Lana de Holanda e Carolinne Scoppel, 1º de dezembro de 2020
RIO DE JANEIRO - Viver com HIV, no Brasil, e falar abertamente sobre o assunto, é estar numa linha muito tênue, entre afirmar que é possível sim, vivendo com o vírus, ter uma vida como as outras pessoas, ao mesmo tempo em que diariamente precisamos resistir aos retrocessos na saúde pública.
É preciso afirmar a possibilidade de “normalidade”, mesmo vivendo com HIV, pois os estigmas ainda são muito presentes no senso comum. E temos que ser enfáticas ao afirmar que não, viver com HIV/aids não é uma sentença de morte, não é uma condenação à solidão e nem uma culpa permanente. Existe vida após o diagnóstico e o início do tratamento. Existe vida e futuro nos corpos soropositivos.
Mas também precisamos entender o que significa ser esse corpo, essa vida, num cenário de total abandono e negligência à saúde pública por parte do governo federal. No dia 05 de fevereiro desse ano, Bolsonaro disse que pessoas com HIV são “despesa para todos no Brasil”. Essa afirmação tem duas raízes: a primeira é a desclassificação de pessoas soropositivas enquanto cidadãs, como se fôssemos menos dignas de cidadania e de direitos nesse país. E outra é o falso lugar onde se colocam pessoas com HIV/Aids, num lugar de muito menos solidariedade e empatia do que pessoas afetadas por outras doenças crônicas. Quando a marca da resposta de luta contra a epidemia é justamente a solidariedade. A descontinuação das políticas de saúde para população que vive com HIV significa permitir que estas pessoas tenham suas vidas ceifadas.
Segundo a UNAIDS/ONU, o Brasil é um dos paises da América Latina com o maior aumento de casos de novas infecções por HIV nos últimos anos. O país registrou um crescimento de 21%, entre os anos de 2010 e 2018, mostra o levantamento da entidade. Em 2019, o Governo Bolsonaro interferiu diretamente no programa de enfrentamento à disseminação do HIV/Aids no Brasil. Por meio de um decreto, Bolsonaro, junto com seu então ministro Mandetta, alterou o nome do Departamento de Vigilância, Prevenção e Controle das Infecções Sexualmente Transmissíveis, do HIV/Aids e das Hepatites Virais para Departamento de Doenças de Condições Crônicas e Infecções Sexualmente Transmissíveis, rebaixando a área de HIV/aids a uma coordenação. É uma tentativa de apagamento das pessoas vivendo e convivendo com HIV/aids no Brasil.

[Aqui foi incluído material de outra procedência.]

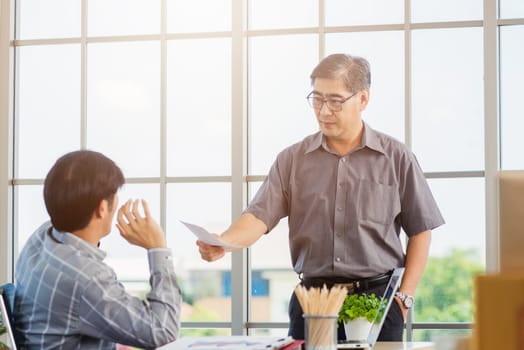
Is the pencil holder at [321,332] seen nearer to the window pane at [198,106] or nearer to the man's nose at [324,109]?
the man's nose at [324,109]

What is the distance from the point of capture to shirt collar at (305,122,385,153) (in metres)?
3.64

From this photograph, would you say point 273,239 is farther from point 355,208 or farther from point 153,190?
point 355,208

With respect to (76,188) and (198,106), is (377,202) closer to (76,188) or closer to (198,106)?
(198,106)

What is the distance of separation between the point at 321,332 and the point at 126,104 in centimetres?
254

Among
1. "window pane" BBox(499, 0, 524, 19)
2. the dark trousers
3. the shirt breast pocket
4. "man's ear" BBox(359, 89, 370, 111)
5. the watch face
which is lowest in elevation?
the dark trousers

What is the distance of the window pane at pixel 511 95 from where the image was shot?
14.2ft

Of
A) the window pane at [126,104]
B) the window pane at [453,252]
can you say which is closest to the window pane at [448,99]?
the window pane at [453,252]

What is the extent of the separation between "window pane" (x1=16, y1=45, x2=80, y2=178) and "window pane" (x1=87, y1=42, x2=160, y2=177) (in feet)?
0.30

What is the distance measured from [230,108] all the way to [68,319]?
2.43 metres

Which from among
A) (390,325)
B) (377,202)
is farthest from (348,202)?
(390,325)

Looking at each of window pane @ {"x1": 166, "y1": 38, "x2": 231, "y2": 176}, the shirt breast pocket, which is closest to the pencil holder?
the shirt breast pocket

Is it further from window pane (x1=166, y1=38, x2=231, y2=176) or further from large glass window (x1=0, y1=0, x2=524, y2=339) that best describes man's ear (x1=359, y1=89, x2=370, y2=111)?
window pane (x1=166, y1=38, x2=231, y2=176)

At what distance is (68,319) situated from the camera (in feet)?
7.72

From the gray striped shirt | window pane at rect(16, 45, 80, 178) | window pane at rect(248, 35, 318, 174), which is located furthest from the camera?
window pane at rect(16, 45, 80, 178)
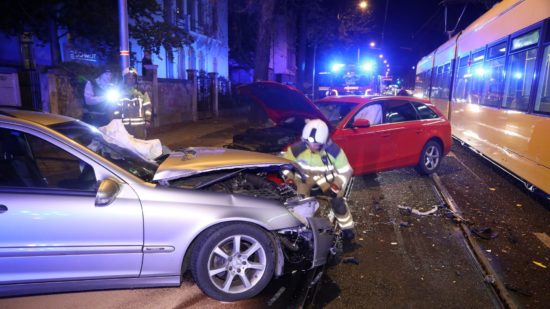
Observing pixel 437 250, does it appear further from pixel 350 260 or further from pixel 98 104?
pixel 98 104

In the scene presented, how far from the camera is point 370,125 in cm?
736

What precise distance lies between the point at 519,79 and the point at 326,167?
190 inches

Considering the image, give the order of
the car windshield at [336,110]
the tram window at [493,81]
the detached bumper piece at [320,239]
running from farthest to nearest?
the tram window at [493,81]
the car windshield at [336,110]
the detached bumper piece at [320,239]

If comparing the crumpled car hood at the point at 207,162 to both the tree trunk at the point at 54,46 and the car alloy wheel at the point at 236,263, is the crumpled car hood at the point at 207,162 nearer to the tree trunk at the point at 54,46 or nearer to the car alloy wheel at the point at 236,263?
the car alloy wheel at the point at 236,263

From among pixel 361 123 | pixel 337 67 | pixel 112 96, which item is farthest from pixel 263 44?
pixel 361 123

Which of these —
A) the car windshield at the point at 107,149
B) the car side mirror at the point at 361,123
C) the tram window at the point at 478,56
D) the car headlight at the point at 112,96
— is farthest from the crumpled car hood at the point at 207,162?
the tram window at the point at 478,56

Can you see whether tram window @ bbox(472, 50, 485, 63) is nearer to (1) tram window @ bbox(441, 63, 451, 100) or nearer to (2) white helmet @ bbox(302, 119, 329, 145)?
(1) tram window @ bbox(441, 63, 451, 100)

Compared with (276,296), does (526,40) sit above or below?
above

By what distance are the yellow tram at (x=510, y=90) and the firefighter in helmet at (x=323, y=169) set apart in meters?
3.36

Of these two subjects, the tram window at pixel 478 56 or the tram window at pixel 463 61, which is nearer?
the tram window at pixel 478 56

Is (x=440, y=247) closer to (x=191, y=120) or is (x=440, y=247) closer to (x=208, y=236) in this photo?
(x=208, y=236)

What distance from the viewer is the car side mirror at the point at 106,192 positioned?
3115mm

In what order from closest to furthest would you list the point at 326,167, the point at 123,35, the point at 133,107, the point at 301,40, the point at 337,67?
the point at 326,167, the point at 133,107, the point at 123,35, the point at 337,67, the point at 301,40

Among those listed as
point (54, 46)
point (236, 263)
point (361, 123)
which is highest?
point (54, 46)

A luta contra a aids, rememorada anualmente no dia 1º de dezembro, escancara preconceitos, inspira solidariedade e explicita conflitos. São décadas de luta e de resistência, onde as pessoas vivendo com HIV, ativistas, profissionais de saúde e demais aliadas e aliados lutaram pela constituição do SUS, pelo acesso aos medicamentos de forma universal, por políticas de prevenção, pela produção pública de medicamentos, contra as patentes farmacêuticas e monopólios indevidos, pela ética nas pesquisas, contra estigmas e tantas outras frentes, nos âmbitos nacional e internacional.
Tivemos muitas lições aprendidas com as respostas à epidemia de HIV, que deveriam ajudar a orientar nossa resposta à pandemia de Covid-19 que vivemos hoje. As doenças são biológicas, mas são também sobre a estrutura da sociedade, sobre opressão, sobre medos e estigmas, sobre a percepção individual e sobre política.
Lutamos para que se fale mais sobre o HIV, pra que existam políticas de prevenção, para que as novas formas de prevenção estejam disponíveis no SUS, para que todas as pessoas tenham acesso à assistência e aos medicamentos, para que estejam acessíveis novos medicamentos, mais eficazes, seguros e que proporcionem uma vida com qualidade a todas as pessoas vivendo com HIV/aids, para que os medicamentos fiquem livres de patentes e monopólios.
Nós, pessoas com HIV, existimos e continuaremos resistindo!